Released Israeli Naama Issachar lights Sabbath candles in gratitude

Naama Issachar arrives home, Jan. 30, 2020. (Flash90/Meir Vaknin)

“I haven’t forgotten. Lighting Shabbat candles,” Issachar wrote.

By Aaron Sull, World Israel News 

Ever since her release from a Russian prison two and a half weeks ago, Naama Issachar has taken it upon herself to light the Sabbath candles every Friday night.

Last Friday, Issachar sent a photo of the candles she lit to Shia Deutsch, a Chabad emissary in Moscow who encouraged the then jailed woman to light the Sabbath candles during her frequent visits to Issachar’s jail cell.
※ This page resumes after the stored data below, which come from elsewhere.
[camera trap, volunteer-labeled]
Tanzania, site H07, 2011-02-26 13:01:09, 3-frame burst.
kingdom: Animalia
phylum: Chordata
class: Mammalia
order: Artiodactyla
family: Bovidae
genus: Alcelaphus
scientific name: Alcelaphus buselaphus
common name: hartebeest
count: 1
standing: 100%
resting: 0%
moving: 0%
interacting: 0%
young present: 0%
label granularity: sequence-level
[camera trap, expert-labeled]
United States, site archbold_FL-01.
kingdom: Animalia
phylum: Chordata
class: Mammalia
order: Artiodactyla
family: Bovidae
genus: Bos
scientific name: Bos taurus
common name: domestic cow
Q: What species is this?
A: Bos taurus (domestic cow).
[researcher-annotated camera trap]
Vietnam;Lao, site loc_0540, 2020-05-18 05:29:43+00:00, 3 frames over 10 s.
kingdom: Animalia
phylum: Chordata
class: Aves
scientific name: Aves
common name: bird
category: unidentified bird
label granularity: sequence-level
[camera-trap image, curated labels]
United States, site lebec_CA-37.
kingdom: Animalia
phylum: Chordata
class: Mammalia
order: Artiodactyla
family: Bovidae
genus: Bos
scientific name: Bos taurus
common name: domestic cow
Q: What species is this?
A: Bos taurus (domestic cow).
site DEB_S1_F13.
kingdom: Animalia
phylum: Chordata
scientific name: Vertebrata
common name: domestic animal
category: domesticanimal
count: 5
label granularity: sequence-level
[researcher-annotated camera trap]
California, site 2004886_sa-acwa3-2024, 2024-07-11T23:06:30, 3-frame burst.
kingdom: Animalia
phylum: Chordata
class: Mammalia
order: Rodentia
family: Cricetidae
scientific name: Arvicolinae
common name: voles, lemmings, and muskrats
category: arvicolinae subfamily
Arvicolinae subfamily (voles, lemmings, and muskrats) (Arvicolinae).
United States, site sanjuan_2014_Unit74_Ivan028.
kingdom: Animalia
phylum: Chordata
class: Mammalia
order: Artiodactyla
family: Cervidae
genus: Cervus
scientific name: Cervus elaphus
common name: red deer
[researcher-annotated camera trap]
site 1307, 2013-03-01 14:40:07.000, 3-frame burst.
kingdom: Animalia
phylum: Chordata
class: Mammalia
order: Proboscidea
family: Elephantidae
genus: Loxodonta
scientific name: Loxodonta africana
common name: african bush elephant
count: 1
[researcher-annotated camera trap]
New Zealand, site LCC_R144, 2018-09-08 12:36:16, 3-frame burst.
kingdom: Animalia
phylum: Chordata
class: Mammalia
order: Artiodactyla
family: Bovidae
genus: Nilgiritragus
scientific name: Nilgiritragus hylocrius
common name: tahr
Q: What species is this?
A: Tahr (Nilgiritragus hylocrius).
“Almost a year since our acquaintance. I haven’t forgotten. Lighting Shabbat candles,” Issachar captioned the picture.

In response, Deutch said “About a year ago, she was arrested here and, with the grace of Heaven, the right move was made quietly and she was released thank G-d, after a relatively short period.

“On Shabbat eve, about a year later, she sent moving photos from the table and candlesticks ready for the holy Shabbat, as she has done every Shabbat eve since,” Deutch said.

Issachar made headlines in April 2019 after being arrested in Moscow’s airport when Russian authorities discovered 9.5 grams of marijuana in her luggage.

Despite her denial of putting the drugs there, Issachar was taken from the airport to a detention center in Moscow. She was then charged with drug possession, which often entails one month of detention, a fine and a ban on entering the country.

However, shortly afterward, the public prosecutor changed the charge from drug possession to drug smuggling.

On Oct. 11, 2019, Issachar was sentenced to seven and a half years in prison.

Prime Minister Benjamin Netanyahu brought up the case of the jailed teen more than once in conversations with Russian President Vladimir Putin.

In January, Putin agreed to sign a presidential decree pardoning Issachar. According to the Kremlin, the jailed teen was freed on “humanitarian principles.

Following her pardon, Netanyahu personally went to bring Issachar back home.

Issachar was chastised last week for posting a thank-you note on her Facebook account in which she thanked a long list of people but left out Netanyahu. Her mother said it was meant to be a thank-you only for activists. However, two Israeli mayors were also included.

Issachar later removed the offending post.

Israel reportedly made a number of gestures to Russia in order to help facilitate her release. These included the transfer of formerly Russian property in Jerusalem to the Russian church and loosening restrictions for Russian citizens entering Israel, reports say.